» **TASK PROMPT**:
Set down the entries below exactly, leaving out all images.

» **RECORDS TO PROCESS**:

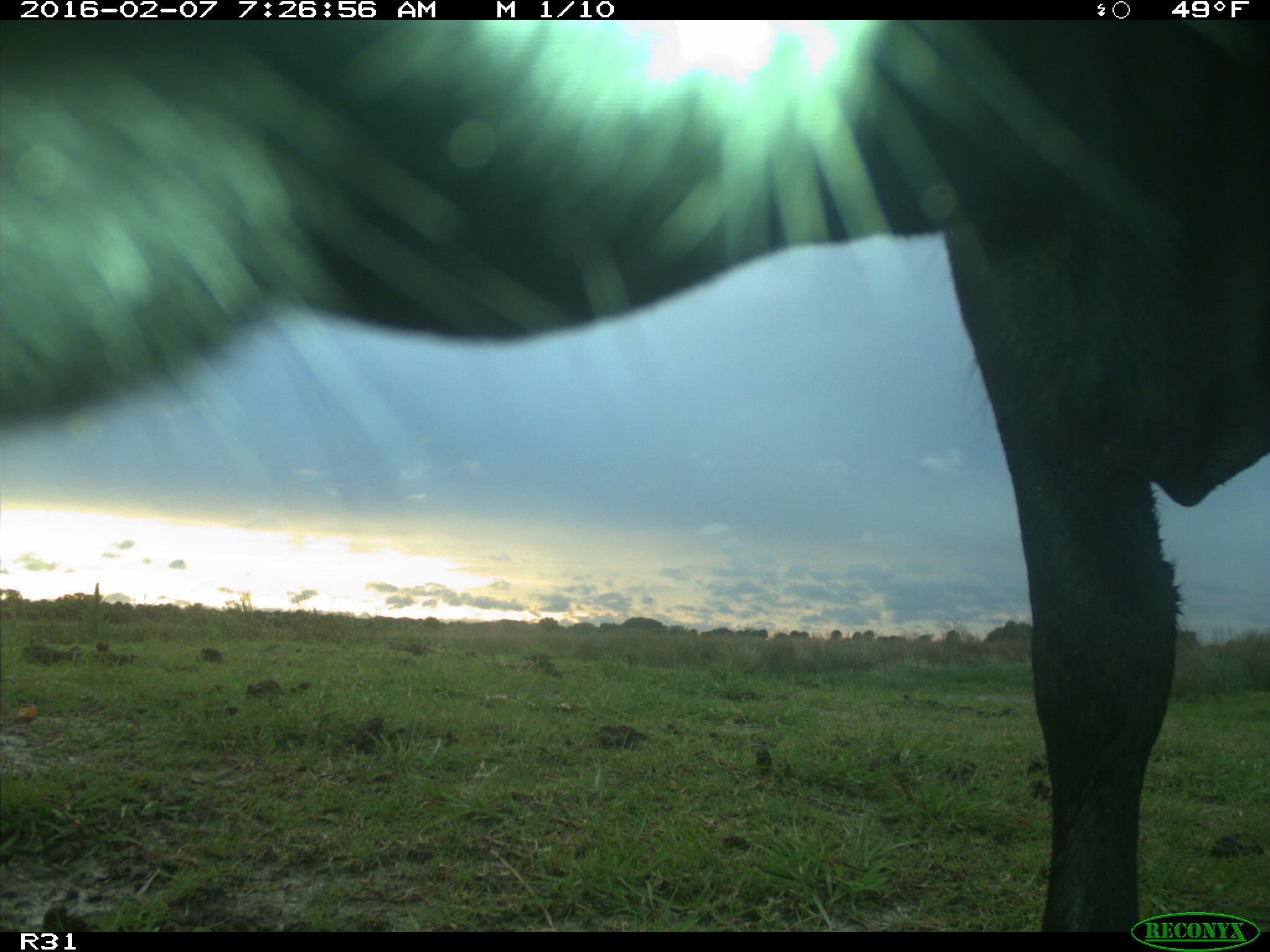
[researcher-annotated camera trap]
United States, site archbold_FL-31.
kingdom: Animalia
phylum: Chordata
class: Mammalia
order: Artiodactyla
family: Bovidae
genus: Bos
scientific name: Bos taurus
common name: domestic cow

» **EXERCISE SOLUTION**:
[researcher-annotated camera trap]
United States, site archbold_FL-31.
kingdom: Animalia
phylum: Chordata
class: Mammalia
order: Artiodactyla
family: Bovidae
genus: Bos
scientific name: Bos taurus
common name: domestic cow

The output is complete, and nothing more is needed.